Koszykarze GKS Tychy z kompletem punktów wrócili z odległego Kołobrzegu. Tyszanie po emocjonującej końcówce ograli Kotwicę 97:92.

Spotkanie w Kołobrzegu stało na bardzo dobrym poziomie, a obie ekipy pokazały się z dobrej stronie. Zarówno w ataku, jak i obronie nie brakowało efektownych akcji, a wysoki wynik tylko pokazuje wysoką atrakcyjność pojedynku.

Pierwsza kwarta była emocjonująca i wyrównana, a tyszanie wypracowali sobie w niej siedmiopunktowe prowadzenie. W drugiej części zespół Tomasza Jagiełki podwyższył je o kolejne pięć oczek i wydawało się, że GKS Tychy pewnie sięgnie po komplet punktów. Gra tyszan bowiem napawała optymizmem i próżno było doszukiwać się słabych punktów.

Po zmianie stron jednak gospodarze zabrali się do odrabiania strat. Trzecia partia zdecydowanie należała do Kotwicy, która zdołała zmniejszyć przewagę tyszan o sześć punktów. Najbardziej wyrównana i emocjonująca była jednak czwarta kwarta. Oba zespoły grały bardzo dobrze, a tyszanie kontrolowali przebieg tej części utrzymując bezpieczną przewagę. Ostatecznie GKS wygrał 97:92 i wywalczył cenne punkty.
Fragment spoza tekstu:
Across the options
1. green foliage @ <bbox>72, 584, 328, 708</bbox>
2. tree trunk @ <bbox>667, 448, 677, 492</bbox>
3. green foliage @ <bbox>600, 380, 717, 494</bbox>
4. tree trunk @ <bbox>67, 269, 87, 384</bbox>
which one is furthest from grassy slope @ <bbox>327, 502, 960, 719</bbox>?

Energa Kotwica Kołobrzeg – GKS Tychy 92:97 (21:28, 19:24, 24:18, 28:26).
GKS: Mąkowski 21 (10 zbiórek, 6/6 za 2), Wrona 18 (7 zbiórek, 2 bloki), Śpica 17 (6 asyst), Woroniecki 15, Trubacz 11, Karpacz 8, Stryjewski 7 (8 zbiórek), Grochowski, Jakacki.